Intellectual merit: Cadherins are proteins that protrude from the surface of cells and interact with identical proteins on neighboring cells to form adhesions between cells. These protein-protein interactions between cadherins on opposing cells lead to solid tissue formation. Such interactions are critical during normal processes such as development and tissue maintenance, and also during abnormal processes such a cancer. Neural-cadherins are found primarily in brain tissue. Epithelial cadherins are found primarily in epithelial cells. These two proteins are very close relatives, but must have some difference that makes them suited for their particular tissue type. The goal of this project is to investigate the differences in the protein-protein interactions in neural- and epithelial-cadherins that lead to their segregation into particular tissues. Recently, this laboratory has observed a very striking difference between these two proteins. Preliminary results indicate that the protein-protein interaction between neural-cadherins is very slow to dissociate while that between epithelial-cadherins dissociates quickly. This difference in assembly dynamics is so striking that it may explain the segregation of these two proteins into distinct physiological niches. Experiments proposed here elaborate this basic observation by studying the details of how the interactions occur and the factors that contribute to the difference in the dynamics of the interactions. The project will investigate the protein-protein interactions in solution and in single-molecule studies using fluorescence techniques.
Broader impacts. The experiments proposed here require the collaborative efforts and the diverse skills of the Pedigo and Hammer laboratories. The laboratories will use a wide range of experimental approaches that will expose students to diverse disciplines in chemistry. Training undergraduate and graduate students is critical to the research efforts of this project. The project will involve three graduate students as the core of the research team and a number of undergraduates through the Honors College and summer research internship programs at this university. The plan is to continue involvement in local and regional science education through visits of groups to the university, visits of students and faculty to elementary schools and participation in the science fairs.

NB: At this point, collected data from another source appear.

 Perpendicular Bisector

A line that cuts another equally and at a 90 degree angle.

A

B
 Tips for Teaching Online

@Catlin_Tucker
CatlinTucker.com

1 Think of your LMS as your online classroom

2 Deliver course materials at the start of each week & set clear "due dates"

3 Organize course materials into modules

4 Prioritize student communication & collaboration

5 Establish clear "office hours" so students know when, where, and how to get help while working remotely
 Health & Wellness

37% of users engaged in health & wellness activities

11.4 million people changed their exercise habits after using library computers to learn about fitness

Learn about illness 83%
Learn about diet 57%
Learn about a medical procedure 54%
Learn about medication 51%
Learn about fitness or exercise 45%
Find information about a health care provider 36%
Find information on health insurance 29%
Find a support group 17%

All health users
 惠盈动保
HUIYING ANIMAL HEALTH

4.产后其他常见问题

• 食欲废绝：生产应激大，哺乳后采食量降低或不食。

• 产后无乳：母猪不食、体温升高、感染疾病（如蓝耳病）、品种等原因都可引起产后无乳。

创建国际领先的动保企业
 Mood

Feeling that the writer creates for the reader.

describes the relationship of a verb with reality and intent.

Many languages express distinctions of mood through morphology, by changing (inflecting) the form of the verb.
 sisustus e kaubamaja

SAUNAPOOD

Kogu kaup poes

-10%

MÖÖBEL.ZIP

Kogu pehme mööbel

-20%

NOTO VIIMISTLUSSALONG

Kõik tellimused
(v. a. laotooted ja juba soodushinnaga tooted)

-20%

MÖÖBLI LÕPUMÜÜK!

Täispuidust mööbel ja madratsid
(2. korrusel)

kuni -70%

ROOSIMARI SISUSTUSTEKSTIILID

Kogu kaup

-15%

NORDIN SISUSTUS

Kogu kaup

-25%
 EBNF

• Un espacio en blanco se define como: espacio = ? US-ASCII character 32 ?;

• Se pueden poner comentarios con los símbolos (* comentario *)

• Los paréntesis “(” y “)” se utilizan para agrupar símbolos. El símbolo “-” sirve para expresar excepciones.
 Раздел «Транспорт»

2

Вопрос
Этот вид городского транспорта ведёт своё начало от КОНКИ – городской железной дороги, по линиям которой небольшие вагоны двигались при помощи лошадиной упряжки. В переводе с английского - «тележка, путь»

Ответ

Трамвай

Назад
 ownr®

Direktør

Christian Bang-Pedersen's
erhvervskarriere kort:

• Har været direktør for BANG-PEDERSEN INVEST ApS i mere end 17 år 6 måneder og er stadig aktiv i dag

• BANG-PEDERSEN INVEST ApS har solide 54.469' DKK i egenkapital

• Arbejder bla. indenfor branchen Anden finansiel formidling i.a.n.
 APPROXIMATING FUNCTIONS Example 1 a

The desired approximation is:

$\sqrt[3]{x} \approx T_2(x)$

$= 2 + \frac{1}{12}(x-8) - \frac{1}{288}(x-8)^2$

Classical cadherins are cell adhesion proteins that important for adhering cells together in solid tissues in your body. The classical cadherin family of proteins has several members that are named for the tissue type in which they predominate. The two family members that we study are neural- (N-) and epithelial (E-) cadherins. We are interested in these two proteins because they are expressed in the brain at two different cell contacts. The specific localization of these proteins implies that they have characteristics that suit them to their specific location, or conversely that the properties of the cell contact is dictated by the characteristics of the protein that comprise it. From previous work, we knew that the time frame of the interactions between cadherin molecules for E and N- cadherins is radically different. The work that we accomplished over the funding period directly addressed the molecular origin of the differences between the time frames of interactions. This question is intrinsically interesting not only as a protein folding-function question, but also as a means to understand adhesion by classical cadherins, a phenomenon that is basic to solid tissue formation and maintenance in creatures from vertebrates to fruit flies. The broader impacts of our work are related to training of a young scientists including high school students (2), undergraduate students (20), graduate students (3) and a postdoctoral scientist (1). In the 4 years over which this project was funded we published 6 peer-reviewed publications with two additional manuscripts in revision. Ten of the students were women, four were African American and one was Hispanic.